There are numerous hydroxyl groups and unsaturated remaining securities in various states on the outer layer of the silica nanoparticles, making the silica nanoparticles hydrophilic and oleophobic and simple to agglomerate. They should be practically adjusted to develop the execution and scope of utilizations further.
The surface modification of silica nanoparticles primarily focuses on the following three aspects:
Because surface-modified polystyrene nanoparticles can weaken the charging effect of surface-active hydroxyl groups and the hydrophilicity of surface groups, one is to improve or increase the dispersion between silica nanoparticles and their compatibility with other substances. As a result, it prevents particles from forming an aggregate or becoming compatible with organic substances;
The second option is to coat the surface of the silica with active groups in order to modify or enhance its surface activity and make it possible to graft further or functionalize nanoparticles;
The third is to expand the extent of the utilization of silica nanoparticles. New functions, such as drug delivery and release and stimulus responsiveness, can be produced by surface-modified nanoparticles.
Depending on whether the surface hydroxyl group and the modifier undergo a chemical reaction, silica nanoparticle surface modifications fall into two categories: chemical alteration and physical alteration.

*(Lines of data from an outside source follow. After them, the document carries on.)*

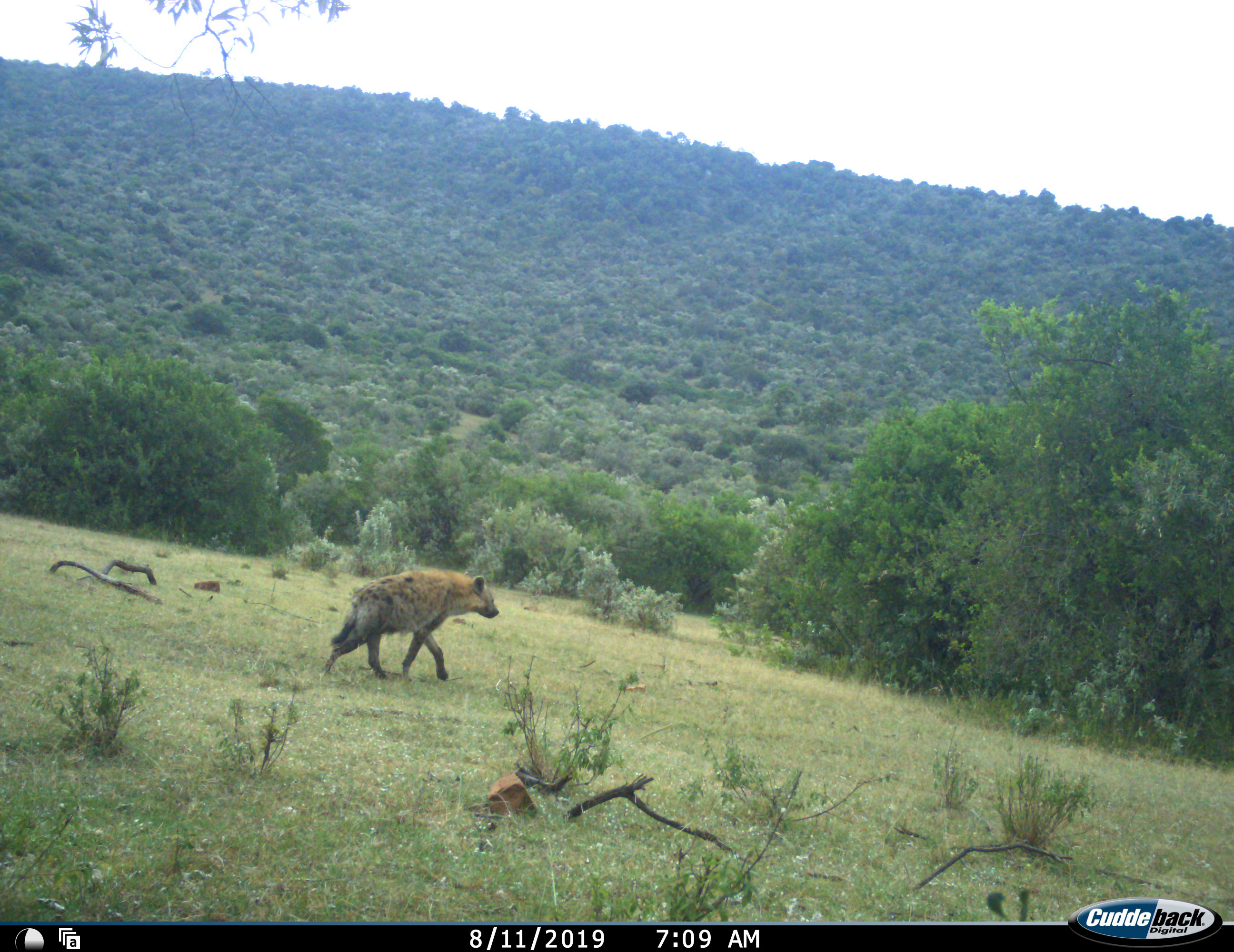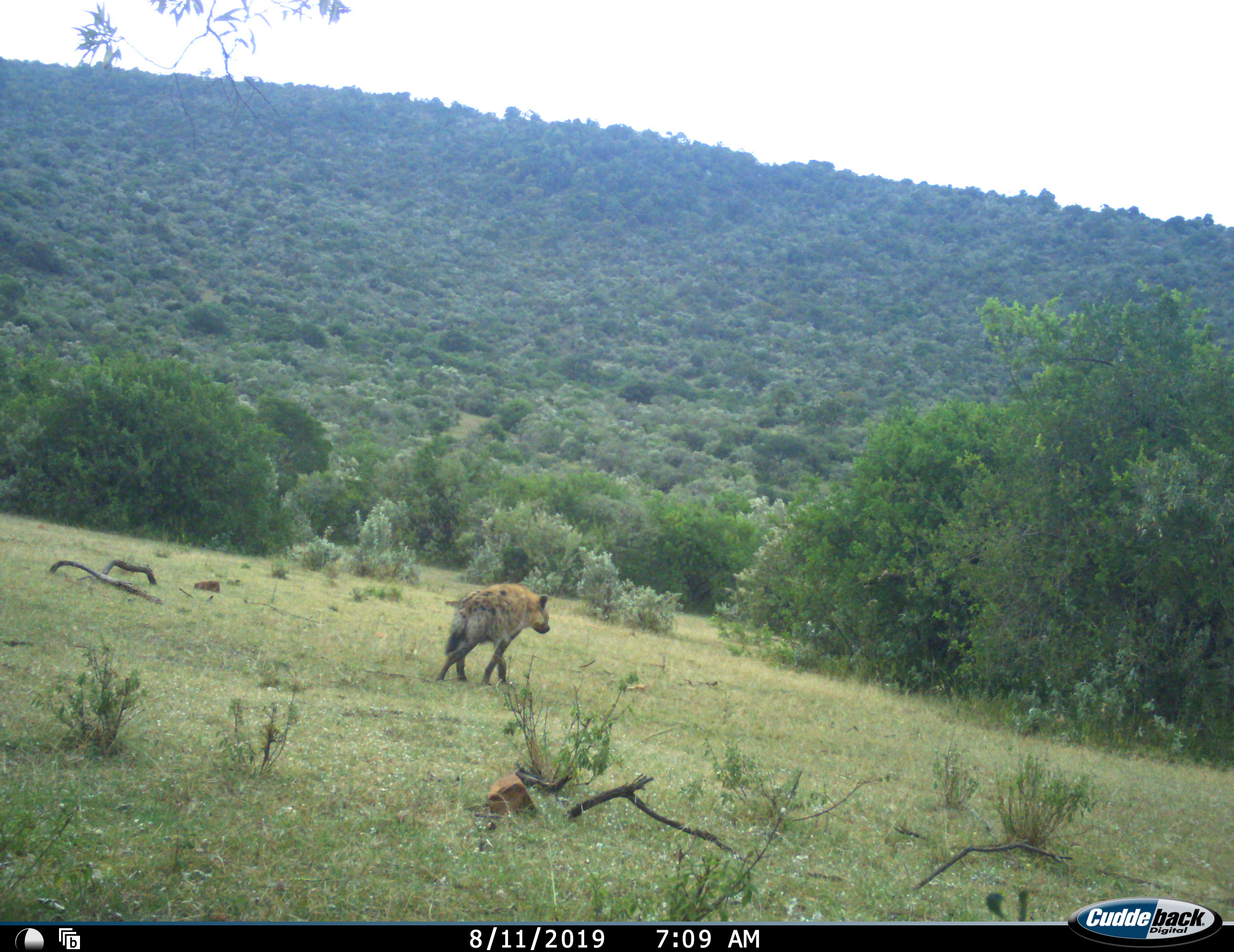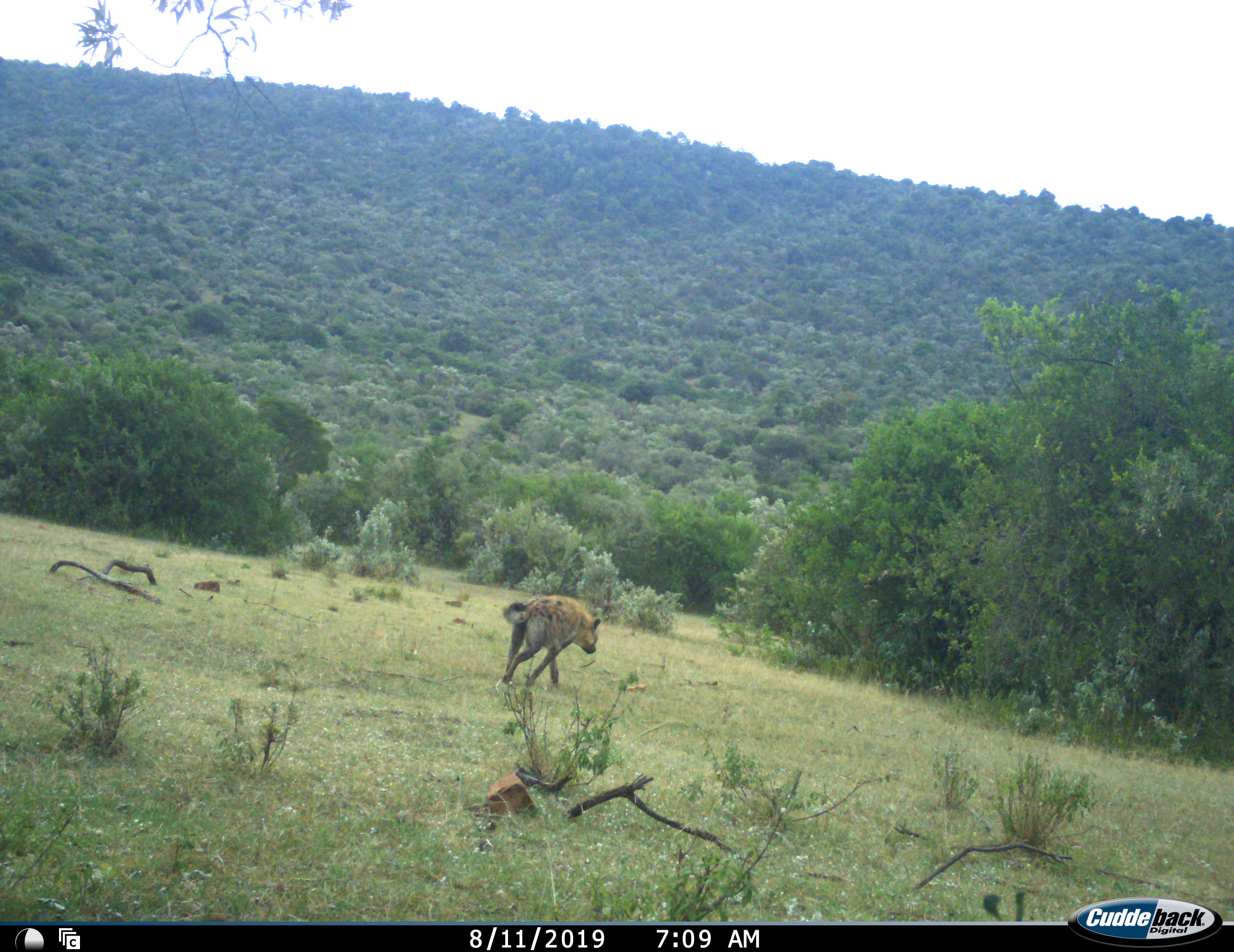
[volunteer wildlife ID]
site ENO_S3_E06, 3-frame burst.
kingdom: Animalia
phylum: Chordata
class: Mammalia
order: Carnivora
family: Hyaenidae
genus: Crocuta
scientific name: Crocuta crocuta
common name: spotted hyena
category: hyenaspotted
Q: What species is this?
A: Hyenaspotted (spotted hyena) (Crocuta crocuta).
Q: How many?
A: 1.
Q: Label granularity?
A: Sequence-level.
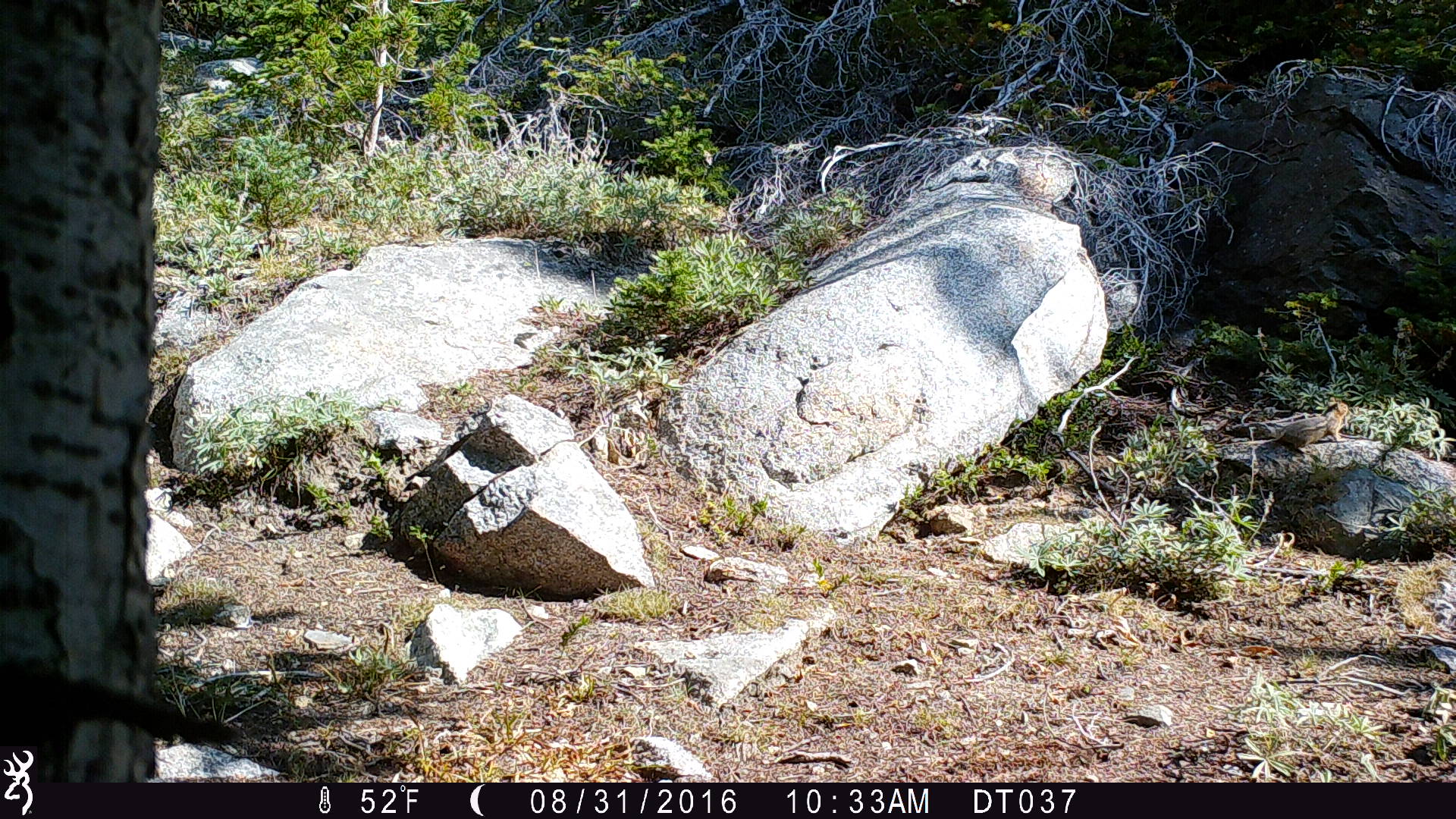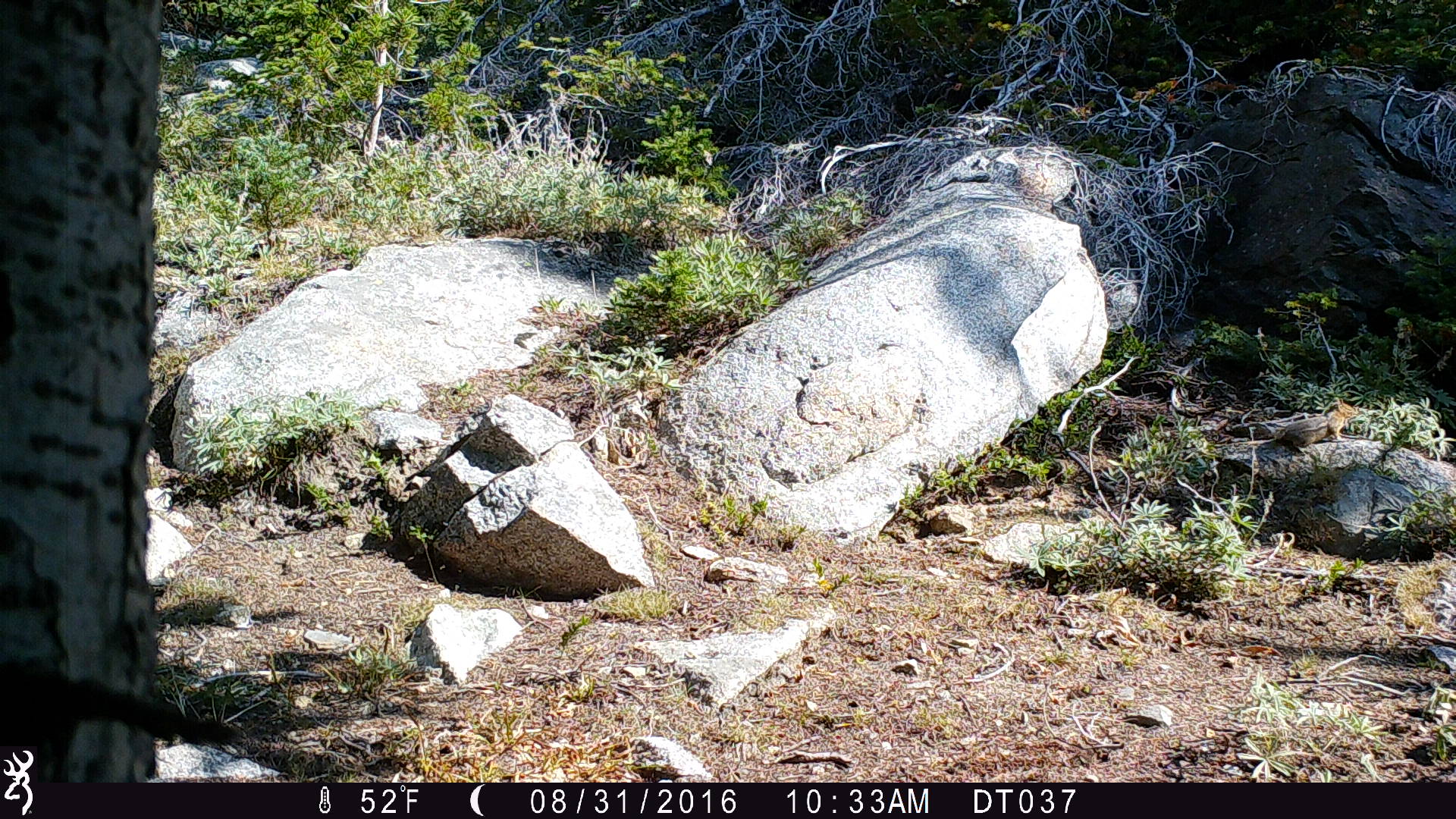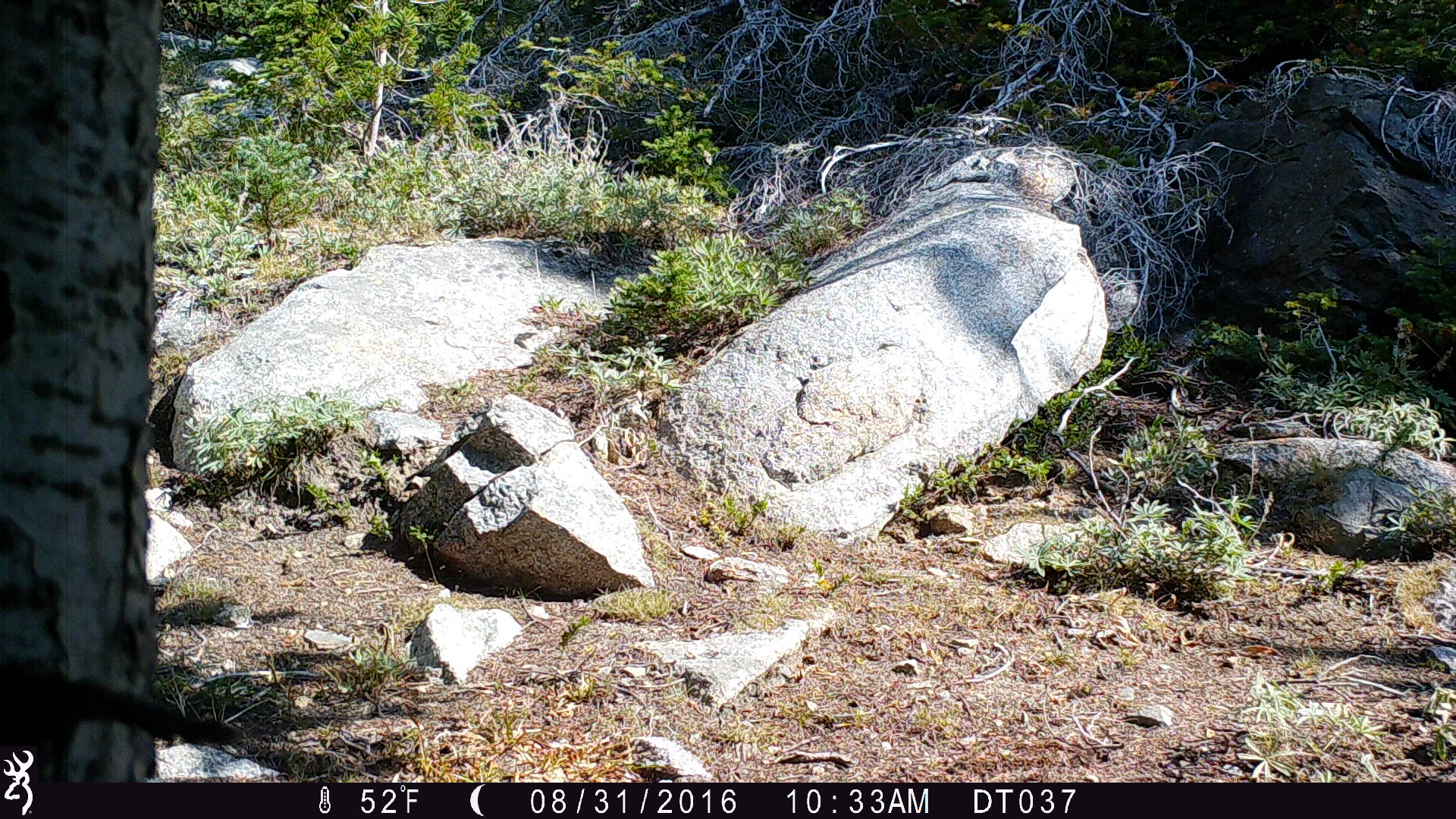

The chemical modification must alter the chemical properties of nanoparticles, whereas physical modification alters the ratio of hydroxyl groups on the surface of silica.
1. Physical modification of Silica nanoparticles The primary methods of physical modification of silica nanoparticles are adsorption, encapsulation, and coating with polymers or inorganic substances.
The surface testimony technique is the fundamental strategy for changing silica nanoparticles.
2. Surface chemical modification of silica nanoparticles is based on a chemical reaction between the modified molecules and many hydroxyl groups, or unsaturated bonds, on the particles' surface.